--- Data section Enclosed Below ---

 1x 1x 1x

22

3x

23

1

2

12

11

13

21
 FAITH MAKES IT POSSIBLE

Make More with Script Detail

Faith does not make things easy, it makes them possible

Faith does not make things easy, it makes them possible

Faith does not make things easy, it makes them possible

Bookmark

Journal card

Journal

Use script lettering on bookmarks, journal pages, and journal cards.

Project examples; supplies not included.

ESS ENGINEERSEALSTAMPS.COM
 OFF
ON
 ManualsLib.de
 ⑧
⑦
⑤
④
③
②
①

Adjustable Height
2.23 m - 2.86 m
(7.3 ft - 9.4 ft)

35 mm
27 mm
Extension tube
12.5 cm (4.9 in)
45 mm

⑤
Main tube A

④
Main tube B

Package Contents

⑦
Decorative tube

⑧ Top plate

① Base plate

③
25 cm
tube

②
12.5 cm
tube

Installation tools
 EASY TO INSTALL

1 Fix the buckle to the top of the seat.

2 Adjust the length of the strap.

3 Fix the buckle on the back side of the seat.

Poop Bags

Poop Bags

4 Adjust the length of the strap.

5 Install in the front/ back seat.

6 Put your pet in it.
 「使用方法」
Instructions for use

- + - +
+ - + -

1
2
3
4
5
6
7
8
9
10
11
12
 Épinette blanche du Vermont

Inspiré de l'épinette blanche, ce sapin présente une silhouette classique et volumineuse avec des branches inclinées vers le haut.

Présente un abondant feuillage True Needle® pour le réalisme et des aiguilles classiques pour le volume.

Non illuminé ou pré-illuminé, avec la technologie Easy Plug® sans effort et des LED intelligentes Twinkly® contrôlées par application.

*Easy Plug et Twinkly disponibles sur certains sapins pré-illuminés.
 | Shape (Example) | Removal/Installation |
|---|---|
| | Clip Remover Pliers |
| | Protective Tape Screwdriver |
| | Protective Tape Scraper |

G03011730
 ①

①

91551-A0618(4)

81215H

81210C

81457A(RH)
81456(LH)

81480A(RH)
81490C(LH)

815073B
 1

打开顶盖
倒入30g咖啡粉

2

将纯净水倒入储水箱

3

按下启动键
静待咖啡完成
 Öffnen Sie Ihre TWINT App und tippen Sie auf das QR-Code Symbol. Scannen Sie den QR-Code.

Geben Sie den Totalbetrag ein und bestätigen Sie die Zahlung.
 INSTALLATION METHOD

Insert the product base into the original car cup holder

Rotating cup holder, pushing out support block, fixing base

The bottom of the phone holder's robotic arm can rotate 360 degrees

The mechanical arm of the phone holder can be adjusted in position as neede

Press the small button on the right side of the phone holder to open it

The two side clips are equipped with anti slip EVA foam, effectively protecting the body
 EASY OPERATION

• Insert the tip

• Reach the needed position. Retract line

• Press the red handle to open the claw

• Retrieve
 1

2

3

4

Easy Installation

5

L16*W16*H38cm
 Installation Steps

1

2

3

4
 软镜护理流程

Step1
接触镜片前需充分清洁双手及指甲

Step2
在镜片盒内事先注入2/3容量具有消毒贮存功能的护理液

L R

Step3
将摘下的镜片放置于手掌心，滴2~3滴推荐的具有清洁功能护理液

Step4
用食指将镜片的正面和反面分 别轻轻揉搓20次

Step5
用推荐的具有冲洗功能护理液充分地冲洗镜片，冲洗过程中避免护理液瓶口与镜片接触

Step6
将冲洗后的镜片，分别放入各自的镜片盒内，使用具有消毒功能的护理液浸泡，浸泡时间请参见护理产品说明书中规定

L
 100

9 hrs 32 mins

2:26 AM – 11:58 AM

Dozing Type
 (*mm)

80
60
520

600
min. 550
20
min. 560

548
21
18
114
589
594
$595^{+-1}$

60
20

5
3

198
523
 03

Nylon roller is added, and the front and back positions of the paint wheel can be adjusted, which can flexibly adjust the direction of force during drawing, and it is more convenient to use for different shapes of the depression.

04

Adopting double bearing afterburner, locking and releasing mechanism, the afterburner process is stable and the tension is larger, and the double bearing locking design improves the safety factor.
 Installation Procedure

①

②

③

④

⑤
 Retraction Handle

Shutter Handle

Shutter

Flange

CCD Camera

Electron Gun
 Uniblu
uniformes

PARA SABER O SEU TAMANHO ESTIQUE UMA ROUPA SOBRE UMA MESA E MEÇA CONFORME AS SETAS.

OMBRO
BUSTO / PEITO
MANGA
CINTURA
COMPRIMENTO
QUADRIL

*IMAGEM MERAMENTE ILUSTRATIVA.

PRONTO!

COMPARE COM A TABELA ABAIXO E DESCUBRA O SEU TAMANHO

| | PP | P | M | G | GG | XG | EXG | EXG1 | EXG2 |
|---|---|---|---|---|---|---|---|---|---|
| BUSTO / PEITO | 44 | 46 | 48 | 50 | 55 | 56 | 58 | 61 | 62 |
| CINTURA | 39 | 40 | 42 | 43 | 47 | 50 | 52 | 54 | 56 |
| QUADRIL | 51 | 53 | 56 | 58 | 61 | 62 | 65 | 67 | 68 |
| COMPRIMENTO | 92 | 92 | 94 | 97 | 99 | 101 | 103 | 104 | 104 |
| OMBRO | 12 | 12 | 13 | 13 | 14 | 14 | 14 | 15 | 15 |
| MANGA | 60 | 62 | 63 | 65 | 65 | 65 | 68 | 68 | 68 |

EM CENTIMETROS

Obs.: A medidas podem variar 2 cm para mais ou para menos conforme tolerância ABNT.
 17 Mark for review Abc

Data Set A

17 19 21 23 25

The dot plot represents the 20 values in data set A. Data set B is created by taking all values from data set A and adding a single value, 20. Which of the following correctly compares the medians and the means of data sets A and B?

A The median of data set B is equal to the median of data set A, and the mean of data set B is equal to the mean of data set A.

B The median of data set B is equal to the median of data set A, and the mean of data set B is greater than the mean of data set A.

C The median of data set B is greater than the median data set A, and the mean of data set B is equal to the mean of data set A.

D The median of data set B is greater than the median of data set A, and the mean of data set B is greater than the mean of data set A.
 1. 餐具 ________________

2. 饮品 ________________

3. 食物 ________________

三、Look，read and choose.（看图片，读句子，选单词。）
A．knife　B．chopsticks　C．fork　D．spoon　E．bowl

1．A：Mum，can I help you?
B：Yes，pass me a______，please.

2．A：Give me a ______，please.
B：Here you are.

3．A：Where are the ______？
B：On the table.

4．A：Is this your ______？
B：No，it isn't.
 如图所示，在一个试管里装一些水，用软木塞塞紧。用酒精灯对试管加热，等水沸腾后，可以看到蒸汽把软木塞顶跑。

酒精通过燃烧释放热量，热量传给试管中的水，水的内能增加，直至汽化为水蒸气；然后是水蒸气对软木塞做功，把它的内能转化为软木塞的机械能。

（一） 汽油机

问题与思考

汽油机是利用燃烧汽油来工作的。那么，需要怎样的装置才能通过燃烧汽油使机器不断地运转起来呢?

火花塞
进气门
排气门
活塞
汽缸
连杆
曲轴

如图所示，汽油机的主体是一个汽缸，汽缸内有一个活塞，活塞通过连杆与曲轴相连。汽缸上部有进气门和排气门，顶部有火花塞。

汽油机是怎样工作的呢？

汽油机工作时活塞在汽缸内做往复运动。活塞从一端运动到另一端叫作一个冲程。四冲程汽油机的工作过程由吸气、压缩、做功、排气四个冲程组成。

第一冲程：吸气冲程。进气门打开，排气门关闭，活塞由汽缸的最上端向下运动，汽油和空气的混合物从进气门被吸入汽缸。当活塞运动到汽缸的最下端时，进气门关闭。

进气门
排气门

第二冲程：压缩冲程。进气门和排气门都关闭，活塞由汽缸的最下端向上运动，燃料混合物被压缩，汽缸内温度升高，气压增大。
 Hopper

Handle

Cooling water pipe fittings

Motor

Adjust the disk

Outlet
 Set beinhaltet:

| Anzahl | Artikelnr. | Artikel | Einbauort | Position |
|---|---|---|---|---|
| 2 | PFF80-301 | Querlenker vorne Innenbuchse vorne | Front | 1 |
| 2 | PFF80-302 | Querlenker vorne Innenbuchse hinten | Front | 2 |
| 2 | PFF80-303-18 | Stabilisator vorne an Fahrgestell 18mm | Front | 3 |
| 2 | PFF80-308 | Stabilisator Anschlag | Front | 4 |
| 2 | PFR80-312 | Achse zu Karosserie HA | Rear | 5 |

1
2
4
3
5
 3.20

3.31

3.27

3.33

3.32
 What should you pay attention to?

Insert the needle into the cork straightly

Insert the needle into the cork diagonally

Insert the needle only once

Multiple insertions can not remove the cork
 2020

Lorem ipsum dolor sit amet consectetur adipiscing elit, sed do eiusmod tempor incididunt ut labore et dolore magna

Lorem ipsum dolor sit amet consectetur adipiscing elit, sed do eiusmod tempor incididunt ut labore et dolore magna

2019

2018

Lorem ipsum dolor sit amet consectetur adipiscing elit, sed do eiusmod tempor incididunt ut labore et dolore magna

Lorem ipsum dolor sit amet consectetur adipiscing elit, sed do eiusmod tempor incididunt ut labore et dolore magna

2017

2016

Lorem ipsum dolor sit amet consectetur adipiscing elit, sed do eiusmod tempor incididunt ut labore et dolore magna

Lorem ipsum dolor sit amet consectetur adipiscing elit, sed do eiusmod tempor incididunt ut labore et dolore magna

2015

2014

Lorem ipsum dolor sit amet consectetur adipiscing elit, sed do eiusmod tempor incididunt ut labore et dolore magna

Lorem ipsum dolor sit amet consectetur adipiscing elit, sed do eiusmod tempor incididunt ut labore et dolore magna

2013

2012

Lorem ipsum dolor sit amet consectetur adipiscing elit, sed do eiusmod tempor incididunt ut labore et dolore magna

--- End of Enclosed Data section ---

Filter the lines above so that only those with the string "phone" remain, then copy them.

The bottom of the phone holder's robotic arm can rotate 360 degrees
The mechanical arm of the phone holder can be adjusted in position as neede
Press the small button on the right side of the phone holder to open it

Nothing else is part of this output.